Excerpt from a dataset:
------------------------------------------------------------------------

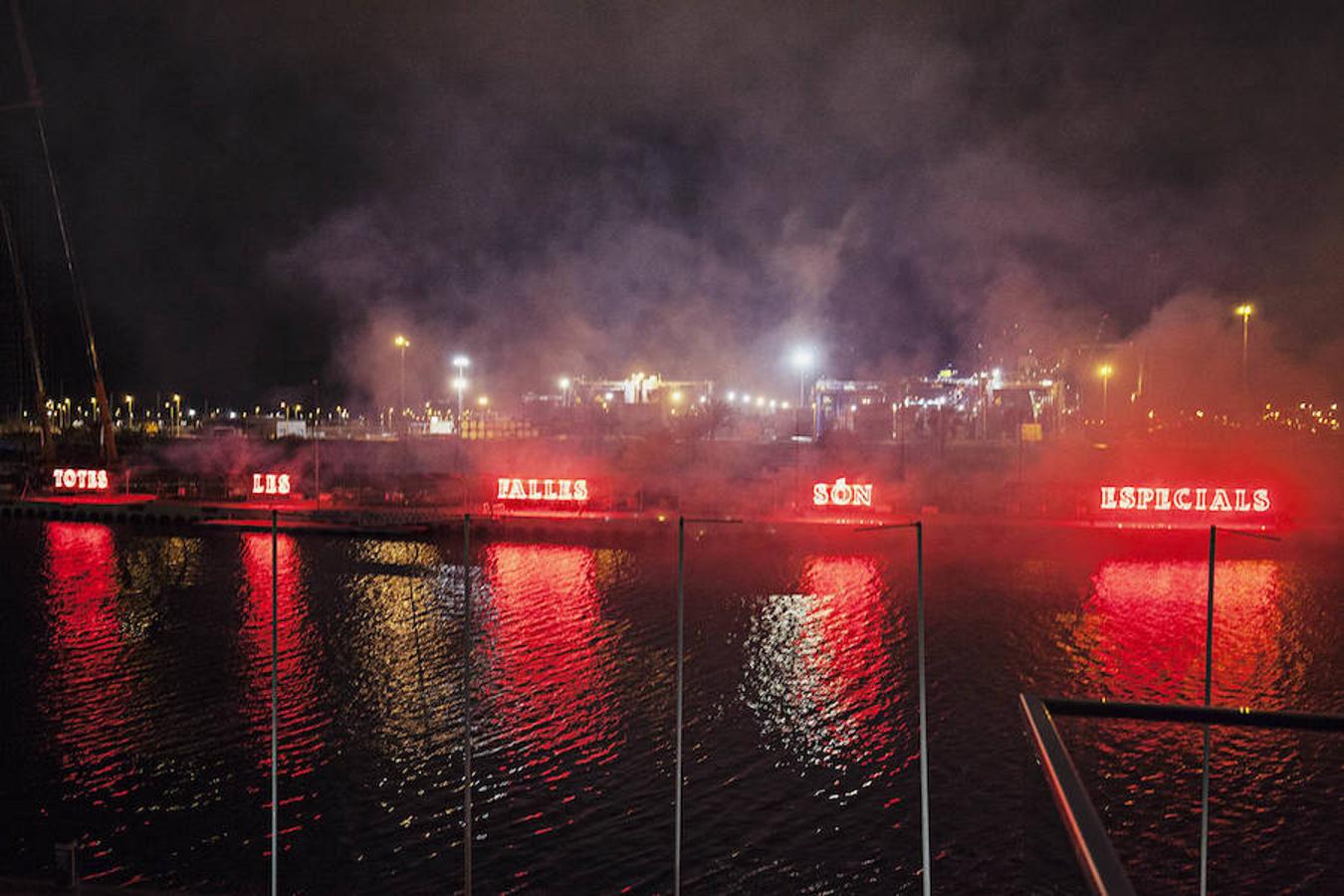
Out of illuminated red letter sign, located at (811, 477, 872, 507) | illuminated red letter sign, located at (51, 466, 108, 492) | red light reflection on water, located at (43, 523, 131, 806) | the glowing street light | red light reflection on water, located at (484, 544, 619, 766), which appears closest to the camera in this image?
red light reflection on water, located at (43, 523, 131, 806)

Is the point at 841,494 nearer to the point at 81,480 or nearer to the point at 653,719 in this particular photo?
the point at 653,719

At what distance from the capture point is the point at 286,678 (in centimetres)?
1334

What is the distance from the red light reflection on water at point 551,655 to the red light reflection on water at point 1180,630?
22.0 ft

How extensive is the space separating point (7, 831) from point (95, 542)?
1838 cm

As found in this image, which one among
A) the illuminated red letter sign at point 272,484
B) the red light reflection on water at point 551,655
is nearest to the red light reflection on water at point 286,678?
the red light reflection on water at point 551,655

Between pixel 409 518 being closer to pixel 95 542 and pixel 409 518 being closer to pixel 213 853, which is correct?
pixel 95 542

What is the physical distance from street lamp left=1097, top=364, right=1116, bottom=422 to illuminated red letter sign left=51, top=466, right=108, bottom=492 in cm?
3918

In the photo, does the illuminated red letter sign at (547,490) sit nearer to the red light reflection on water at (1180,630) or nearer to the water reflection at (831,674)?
the water reflection at (831,674)

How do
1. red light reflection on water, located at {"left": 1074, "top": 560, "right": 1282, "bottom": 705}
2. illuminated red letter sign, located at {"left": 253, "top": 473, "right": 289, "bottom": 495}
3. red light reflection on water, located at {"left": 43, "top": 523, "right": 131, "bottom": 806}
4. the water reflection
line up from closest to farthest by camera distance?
red light reflection on water, located at {"left": 43, "top": 523, "right": 131, "bottom": 806} → the water reflection → red light reflection on water, located at {"left": 1074, "top": 560, "right": 1282, "bottom": 705} → illuminated red letter sign, located at {"left": 253, "top": 473, "right": 289, "bottom": 495}

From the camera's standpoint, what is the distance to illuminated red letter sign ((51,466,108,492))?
31.4 m

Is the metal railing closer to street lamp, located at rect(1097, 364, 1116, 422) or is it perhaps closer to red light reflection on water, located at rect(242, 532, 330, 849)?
red light reflection on water, located at rect(242, 532, 330, 849)

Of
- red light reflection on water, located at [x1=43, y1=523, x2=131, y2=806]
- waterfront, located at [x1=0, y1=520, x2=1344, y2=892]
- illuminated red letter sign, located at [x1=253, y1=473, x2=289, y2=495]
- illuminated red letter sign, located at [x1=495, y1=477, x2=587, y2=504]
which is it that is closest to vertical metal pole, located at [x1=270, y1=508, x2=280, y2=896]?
waterfront, located at [x1=0, y1=520, x2=1344, y2=892]

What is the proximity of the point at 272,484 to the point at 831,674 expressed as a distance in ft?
69.7

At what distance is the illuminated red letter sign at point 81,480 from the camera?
31.4m
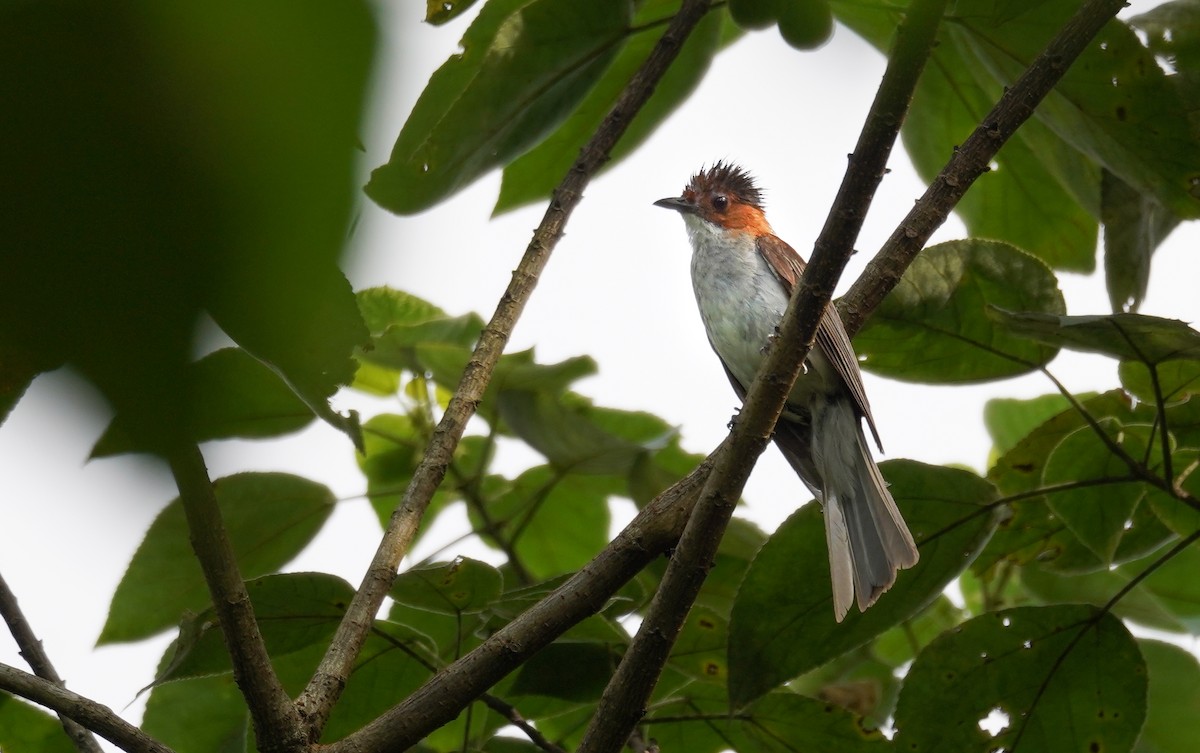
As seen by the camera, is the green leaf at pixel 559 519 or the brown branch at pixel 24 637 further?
the green leaf at pixel 559 519

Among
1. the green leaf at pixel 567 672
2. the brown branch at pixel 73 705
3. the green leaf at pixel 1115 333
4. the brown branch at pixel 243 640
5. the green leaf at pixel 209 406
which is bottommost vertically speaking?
the green leaf at pixel 209 406

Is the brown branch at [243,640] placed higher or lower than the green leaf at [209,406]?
higher

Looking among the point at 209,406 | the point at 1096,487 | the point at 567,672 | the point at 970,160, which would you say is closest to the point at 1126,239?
the point at 1096,487

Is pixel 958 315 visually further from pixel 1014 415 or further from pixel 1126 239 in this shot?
pixel 1014 415

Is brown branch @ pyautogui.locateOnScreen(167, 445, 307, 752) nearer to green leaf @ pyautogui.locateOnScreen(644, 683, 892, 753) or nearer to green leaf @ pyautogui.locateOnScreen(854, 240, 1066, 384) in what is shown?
green leaf @ pyautogui.locateOnScreen(644, 683, 892, 753)

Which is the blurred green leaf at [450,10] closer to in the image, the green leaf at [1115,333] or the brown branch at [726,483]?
the brown branch at [726,483]

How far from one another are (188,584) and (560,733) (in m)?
0.97

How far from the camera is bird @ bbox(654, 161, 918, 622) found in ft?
8.58

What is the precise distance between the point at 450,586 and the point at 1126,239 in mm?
1806

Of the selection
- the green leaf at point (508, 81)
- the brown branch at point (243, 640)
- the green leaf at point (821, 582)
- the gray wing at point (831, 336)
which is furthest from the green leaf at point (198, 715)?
the gray wing at point (831, 336)

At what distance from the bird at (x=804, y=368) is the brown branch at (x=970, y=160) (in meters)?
0.11

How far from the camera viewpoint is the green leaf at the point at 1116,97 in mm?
2447

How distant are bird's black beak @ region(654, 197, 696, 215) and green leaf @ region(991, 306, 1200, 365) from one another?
10.3 ft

------------------------------------------------------------------------

▶ **What you have to do**
Please put the lines of the items, starting at the line that contains "How far from the camera is" and ending at the last line of the items, into a Markdown table with the columns Row and Line, leaving out blank lines.

▶ **Result for this exercise**
| Row | Line |
|---|---|
| 1 | How far from the camera is bird @ bbox(654, 161, 918, 622) found in ft? |
| 2 | 8.58 |
| 3 | What is the precise distance between the point at 450,586 and the point at 1126,239 in mm? |
| 4 | 1806 |
| 5 | Of the selection |
| 6 | - the green leaf at point (508, 81) |
| 7 | - the brown branch at point (243, 640) |
| 8 | - the green leaf at point (821, 582) |
| 9 | - the gray wing at point (831, 336) |
| 10 | which is furthest from the green leaf at point (198, 715)? |
| 11 | the gray wing at point (831, 336) |
| 12 | At what distance from the bird at (x=804, y=368) is the brown branch at (x=970, y=160) (in meters)? |
| 13 | 0.11 |
| 14 | How far from the camera viewpoint is the green leaf at the point at 1116,97 in mm? |
| 15 | 2447 |
| 16 | How distant are bird's black beak @ region(654, 197, 696, 215) and green leaf @ region(991, 306, 1200, 365) from one another? |
| 17 | 10.3 ft |